Exercise material START

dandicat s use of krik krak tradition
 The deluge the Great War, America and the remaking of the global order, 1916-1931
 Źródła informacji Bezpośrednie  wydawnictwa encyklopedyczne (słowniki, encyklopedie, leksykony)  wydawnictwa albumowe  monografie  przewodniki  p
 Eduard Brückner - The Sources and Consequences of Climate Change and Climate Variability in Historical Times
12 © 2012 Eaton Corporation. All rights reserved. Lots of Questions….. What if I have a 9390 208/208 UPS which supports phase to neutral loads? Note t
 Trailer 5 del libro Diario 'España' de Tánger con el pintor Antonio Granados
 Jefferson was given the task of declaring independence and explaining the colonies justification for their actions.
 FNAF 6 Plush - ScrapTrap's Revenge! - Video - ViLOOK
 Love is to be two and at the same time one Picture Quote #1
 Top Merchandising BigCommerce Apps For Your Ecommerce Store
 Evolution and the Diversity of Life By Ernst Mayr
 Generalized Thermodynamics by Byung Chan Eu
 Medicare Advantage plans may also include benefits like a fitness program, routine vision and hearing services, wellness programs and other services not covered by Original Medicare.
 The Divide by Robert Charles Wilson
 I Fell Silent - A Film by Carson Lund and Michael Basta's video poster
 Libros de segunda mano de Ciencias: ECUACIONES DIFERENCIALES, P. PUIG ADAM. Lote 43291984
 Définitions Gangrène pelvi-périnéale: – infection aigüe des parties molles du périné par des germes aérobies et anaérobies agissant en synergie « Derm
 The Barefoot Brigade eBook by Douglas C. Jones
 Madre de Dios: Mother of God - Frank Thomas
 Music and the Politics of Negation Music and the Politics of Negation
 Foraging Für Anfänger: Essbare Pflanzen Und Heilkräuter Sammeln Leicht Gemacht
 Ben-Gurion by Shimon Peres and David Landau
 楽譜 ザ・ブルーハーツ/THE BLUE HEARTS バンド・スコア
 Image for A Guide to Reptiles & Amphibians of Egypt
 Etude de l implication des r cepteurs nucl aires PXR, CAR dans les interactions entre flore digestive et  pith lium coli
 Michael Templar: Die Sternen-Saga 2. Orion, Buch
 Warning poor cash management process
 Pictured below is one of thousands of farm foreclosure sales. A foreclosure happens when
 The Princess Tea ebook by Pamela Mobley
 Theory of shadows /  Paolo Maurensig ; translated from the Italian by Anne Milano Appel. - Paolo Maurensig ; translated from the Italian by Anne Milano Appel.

Exercise material END

__What you have to do__. The expected output is the run of lines from the one holding "Libros de segunda" to the last line of the entries above, each reproduced character for character.

__Response__.
 Libros de segunda mano de Ciencias: ECUACIONES DIFERENCIALES, P. PUIG ADAM. Lote 43291984
 Définitions Gangrène pelvi-périnéale: – infection aigüe des parties molles du périné par des germes aérobies et anaérobies agissant en synergie « Derm
 The Barefoot Brigade eBook by Douglas C. Jones
 Madre de Dios: Mother of God - Frank Thomas
 Music and the Politics of Negation Music and the Politics of Negation
 Foraging Für Anfänger: Essbare Pflanzen Und Heilkräuter Sammeln Leicht Gemacht
 Ben-Gurion by Shimon Peres and David Landau
 楽譜 ザ・ブルーハーツ/THE BLUE HEARTS バンド・スコア
 Image for A Guide to Reptiles & Amphibians of Egypt
 Etude de l implication des r cepteurs nucl aires PXR, CAR dans les interactions entre flore digestive et  pith lium coli
 Michael Templar: Die Sternen-Saga 2. Orion, Buch
 Warning poor cash management process
 Pictured below is one of thousands of farm foreclosure sales. A foreclosure happens when
 The Princess Tea ebook by Pamela Mobley
 Theory of shadows /  Paolo Maurensig ; translated from the Italian by Anne Milano Appel. - Paolo Maurensig ; translated from the Italian by Anne Milano Appel.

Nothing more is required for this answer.